Organizational issues are hindering the development of iCloud

iCloud is Apple’s cloud storage service, but have you felt that perhaps it’s a bit lacking when compared to other cloud storage services out there? After all Apple should have the slight advantage, especially since it can sync photos and contacts a lot more seamlessly between iOS devices, right? Well as it turns out, organizational issues could be the reason why iCloud isn’t as advanced as it could and should be. This is according to AppleInsider, where it seems that a lack of a centralized cloud infrastructure team is slowing down Apple’s efforts at developing iCloud’s services.

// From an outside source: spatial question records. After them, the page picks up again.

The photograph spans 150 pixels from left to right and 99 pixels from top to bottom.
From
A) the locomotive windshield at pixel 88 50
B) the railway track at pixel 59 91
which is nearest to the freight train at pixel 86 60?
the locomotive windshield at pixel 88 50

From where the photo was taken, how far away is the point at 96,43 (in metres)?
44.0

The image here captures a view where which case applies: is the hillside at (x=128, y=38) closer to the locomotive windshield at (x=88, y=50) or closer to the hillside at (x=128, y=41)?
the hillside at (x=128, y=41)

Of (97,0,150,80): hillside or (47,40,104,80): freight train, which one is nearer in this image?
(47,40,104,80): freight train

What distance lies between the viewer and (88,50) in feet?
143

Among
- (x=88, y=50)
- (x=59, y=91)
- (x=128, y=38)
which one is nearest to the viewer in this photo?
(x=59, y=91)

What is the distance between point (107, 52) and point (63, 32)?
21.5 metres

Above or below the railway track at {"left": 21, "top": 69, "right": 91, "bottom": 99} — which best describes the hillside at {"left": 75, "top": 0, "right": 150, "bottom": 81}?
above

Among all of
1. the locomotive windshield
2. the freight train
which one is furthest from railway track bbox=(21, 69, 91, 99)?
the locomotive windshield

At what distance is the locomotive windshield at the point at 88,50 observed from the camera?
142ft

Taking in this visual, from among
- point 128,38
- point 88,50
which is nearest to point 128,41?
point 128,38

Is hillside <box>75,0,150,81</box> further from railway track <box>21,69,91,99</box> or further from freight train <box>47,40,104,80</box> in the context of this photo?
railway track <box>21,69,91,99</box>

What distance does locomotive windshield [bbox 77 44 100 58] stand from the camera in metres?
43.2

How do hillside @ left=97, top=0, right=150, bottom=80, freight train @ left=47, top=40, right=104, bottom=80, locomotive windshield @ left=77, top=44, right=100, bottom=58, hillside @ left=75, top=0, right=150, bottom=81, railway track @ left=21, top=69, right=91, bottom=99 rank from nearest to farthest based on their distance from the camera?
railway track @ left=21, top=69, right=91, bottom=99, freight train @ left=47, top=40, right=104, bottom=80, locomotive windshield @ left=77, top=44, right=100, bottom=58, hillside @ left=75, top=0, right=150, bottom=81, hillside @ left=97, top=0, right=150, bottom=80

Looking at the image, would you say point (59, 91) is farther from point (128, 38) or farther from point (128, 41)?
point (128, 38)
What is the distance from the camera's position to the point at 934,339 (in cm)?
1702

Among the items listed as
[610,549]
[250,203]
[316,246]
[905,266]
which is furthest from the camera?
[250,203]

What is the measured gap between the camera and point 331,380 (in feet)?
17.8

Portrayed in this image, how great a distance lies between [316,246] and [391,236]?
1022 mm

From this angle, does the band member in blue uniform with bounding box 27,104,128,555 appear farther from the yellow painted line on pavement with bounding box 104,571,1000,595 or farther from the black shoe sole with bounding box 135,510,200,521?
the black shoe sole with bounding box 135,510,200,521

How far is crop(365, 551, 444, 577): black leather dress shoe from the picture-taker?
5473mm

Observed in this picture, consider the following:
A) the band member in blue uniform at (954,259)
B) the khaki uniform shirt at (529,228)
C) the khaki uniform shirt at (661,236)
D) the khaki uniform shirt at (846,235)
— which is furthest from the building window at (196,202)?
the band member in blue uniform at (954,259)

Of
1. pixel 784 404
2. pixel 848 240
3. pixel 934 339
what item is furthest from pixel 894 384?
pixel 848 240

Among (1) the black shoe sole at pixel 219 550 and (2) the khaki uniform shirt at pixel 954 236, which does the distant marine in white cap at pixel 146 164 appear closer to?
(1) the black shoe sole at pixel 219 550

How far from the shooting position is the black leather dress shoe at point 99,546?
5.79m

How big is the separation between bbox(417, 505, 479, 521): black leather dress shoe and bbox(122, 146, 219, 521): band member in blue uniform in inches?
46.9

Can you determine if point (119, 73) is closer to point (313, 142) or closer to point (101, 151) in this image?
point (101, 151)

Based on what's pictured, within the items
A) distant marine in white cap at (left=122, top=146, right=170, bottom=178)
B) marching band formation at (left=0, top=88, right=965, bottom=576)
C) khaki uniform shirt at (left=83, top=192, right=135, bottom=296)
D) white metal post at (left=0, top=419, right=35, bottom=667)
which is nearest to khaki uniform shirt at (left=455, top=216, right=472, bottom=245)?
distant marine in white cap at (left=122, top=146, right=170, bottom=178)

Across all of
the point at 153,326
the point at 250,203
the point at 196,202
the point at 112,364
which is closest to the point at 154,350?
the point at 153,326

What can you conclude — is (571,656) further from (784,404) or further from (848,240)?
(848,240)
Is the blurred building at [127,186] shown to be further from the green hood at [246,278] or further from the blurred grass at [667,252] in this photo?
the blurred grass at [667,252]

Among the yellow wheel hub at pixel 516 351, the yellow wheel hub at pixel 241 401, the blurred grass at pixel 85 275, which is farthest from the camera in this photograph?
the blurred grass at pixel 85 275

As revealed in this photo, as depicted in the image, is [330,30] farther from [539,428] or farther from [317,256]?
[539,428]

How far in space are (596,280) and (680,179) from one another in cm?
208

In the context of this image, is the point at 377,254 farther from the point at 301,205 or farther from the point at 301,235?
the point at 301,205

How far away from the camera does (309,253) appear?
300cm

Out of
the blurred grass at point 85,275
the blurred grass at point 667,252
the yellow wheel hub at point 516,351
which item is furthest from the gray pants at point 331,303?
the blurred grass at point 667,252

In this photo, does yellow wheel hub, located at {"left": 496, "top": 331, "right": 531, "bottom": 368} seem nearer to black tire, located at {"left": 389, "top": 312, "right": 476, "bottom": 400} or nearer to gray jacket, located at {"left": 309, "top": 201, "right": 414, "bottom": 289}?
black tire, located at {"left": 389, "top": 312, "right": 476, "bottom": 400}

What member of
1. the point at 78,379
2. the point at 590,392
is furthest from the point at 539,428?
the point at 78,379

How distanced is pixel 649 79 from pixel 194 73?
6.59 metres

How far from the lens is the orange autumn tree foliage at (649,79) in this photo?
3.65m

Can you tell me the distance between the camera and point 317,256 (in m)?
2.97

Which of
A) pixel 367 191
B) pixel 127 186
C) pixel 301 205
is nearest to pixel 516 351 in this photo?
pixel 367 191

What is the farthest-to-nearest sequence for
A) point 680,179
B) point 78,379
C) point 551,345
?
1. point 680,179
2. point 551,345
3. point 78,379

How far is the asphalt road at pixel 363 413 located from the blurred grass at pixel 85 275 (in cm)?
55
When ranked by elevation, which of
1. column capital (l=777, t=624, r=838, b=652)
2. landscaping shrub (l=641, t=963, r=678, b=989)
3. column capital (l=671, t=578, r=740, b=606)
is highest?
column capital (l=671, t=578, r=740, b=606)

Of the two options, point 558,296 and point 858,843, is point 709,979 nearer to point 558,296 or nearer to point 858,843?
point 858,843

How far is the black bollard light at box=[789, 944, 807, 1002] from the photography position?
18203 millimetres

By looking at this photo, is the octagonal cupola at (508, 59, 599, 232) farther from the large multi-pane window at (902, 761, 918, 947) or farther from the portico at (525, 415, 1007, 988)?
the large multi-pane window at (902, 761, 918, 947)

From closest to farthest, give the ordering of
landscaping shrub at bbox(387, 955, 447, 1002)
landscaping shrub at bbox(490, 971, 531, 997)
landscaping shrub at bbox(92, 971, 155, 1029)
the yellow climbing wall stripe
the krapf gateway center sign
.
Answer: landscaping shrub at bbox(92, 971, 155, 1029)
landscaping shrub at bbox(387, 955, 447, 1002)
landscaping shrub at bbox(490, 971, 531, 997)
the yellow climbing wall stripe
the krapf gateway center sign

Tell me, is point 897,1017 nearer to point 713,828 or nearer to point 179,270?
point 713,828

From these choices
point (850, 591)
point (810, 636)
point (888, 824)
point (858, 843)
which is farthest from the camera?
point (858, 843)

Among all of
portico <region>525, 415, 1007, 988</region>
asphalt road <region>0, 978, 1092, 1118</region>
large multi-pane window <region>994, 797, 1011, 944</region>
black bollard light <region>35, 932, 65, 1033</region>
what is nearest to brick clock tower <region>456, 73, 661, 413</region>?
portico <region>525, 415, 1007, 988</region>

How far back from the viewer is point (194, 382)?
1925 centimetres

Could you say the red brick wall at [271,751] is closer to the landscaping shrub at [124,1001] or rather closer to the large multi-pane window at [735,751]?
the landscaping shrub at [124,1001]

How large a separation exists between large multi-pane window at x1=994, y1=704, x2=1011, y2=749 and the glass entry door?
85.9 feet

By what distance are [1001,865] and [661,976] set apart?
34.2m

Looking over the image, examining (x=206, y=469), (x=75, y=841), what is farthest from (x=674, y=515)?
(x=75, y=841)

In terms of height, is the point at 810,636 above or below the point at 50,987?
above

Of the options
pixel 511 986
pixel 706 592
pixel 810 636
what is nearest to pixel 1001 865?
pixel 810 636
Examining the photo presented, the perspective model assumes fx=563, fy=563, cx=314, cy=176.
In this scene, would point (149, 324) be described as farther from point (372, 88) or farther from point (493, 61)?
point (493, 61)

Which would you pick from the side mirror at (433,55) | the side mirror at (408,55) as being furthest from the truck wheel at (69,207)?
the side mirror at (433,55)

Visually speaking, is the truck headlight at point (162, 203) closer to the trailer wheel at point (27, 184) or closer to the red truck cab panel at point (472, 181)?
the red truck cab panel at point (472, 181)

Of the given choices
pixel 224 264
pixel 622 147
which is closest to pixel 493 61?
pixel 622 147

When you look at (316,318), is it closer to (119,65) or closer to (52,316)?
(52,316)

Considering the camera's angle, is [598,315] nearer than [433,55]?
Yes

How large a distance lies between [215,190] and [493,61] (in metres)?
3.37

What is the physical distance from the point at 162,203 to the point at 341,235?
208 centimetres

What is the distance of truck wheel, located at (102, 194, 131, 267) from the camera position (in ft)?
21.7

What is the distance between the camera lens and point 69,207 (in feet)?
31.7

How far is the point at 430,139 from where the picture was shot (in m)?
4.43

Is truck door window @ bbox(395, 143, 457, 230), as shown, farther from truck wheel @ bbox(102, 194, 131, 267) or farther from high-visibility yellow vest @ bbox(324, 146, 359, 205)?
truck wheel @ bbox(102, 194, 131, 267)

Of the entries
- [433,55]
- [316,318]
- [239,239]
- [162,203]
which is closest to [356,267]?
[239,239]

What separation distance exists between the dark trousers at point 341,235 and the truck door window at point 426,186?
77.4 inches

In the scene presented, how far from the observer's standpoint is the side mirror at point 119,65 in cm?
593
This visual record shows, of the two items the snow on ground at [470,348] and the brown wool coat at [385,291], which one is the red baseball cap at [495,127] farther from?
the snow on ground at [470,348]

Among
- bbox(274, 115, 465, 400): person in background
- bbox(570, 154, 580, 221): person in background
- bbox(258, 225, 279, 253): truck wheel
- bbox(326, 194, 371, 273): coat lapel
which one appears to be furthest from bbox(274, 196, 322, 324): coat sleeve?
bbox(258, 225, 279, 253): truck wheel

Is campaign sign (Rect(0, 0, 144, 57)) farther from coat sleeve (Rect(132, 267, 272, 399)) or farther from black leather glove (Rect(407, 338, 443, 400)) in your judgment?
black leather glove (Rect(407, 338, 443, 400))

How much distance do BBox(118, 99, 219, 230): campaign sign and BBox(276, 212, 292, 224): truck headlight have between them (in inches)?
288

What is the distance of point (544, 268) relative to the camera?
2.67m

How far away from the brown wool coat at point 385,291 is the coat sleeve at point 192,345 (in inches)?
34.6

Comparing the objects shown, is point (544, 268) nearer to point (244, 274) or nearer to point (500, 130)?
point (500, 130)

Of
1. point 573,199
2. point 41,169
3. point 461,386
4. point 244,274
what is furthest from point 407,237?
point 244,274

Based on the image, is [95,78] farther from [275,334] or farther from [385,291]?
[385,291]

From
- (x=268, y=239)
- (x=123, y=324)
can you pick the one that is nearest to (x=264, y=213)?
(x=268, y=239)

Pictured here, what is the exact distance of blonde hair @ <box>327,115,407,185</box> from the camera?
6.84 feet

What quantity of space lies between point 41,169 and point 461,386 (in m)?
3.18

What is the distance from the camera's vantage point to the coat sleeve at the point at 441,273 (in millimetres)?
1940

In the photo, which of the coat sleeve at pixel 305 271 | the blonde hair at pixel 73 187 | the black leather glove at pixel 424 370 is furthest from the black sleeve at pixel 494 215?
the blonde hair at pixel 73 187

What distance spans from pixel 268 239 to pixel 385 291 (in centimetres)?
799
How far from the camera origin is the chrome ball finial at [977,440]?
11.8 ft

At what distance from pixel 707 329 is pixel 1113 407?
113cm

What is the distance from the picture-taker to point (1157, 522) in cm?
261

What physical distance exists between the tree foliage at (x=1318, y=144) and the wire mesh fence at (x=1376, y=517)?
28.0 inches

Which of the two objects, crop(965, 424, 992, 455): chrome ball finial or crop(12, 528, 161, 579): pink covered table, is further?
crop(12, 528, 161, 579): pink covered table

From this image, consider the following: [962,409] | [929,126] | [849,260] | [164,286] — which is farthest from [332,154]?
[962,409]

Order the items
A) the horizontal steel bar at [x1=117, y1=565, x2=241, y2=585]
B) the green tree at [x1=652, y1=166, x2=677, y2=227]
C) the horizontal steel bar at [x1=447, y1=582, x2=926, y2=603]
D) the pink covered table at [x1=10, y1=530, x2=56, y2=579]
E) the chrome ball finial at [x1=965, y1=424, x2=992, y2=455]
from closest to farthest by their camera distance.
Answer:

Apple’s work-in-progress iCloud Photo Library still hasn’t fully realized the original concept, code-named “Hyperion,” that was pushed years ago by late company co-founder Steve Jobs, according to a new report. Jobs was said to be particularly fond of the Hyperion photo syncing project, according to a new report from Jessica E. Lessin of The Information. But even the new iCloud Photo Library, which missed its deadline and remains in beta, is not yet what Jobs and others at Apple had envisioned. Its predecessor, Photo Stream, would sync a user’s most recent photos captured on their iPhone. iCloud Photo Library syncs all images and is paired with new, cheaper iCloud storage plans. But Apple is said to have had problems in rolling out iCloud Photo Library, which people familiar with the operation say is as a result of the company’s internal structure. Specifically, sources told Lessin that Apple has been hampered by not having a “centralized team working on core cloud infrastructure.” Developers at Apple are reportedly expected to build “nearly everything on their own,” while the iPhone maker also lacks a product manager overseeing the entire iCloud Photo Library project.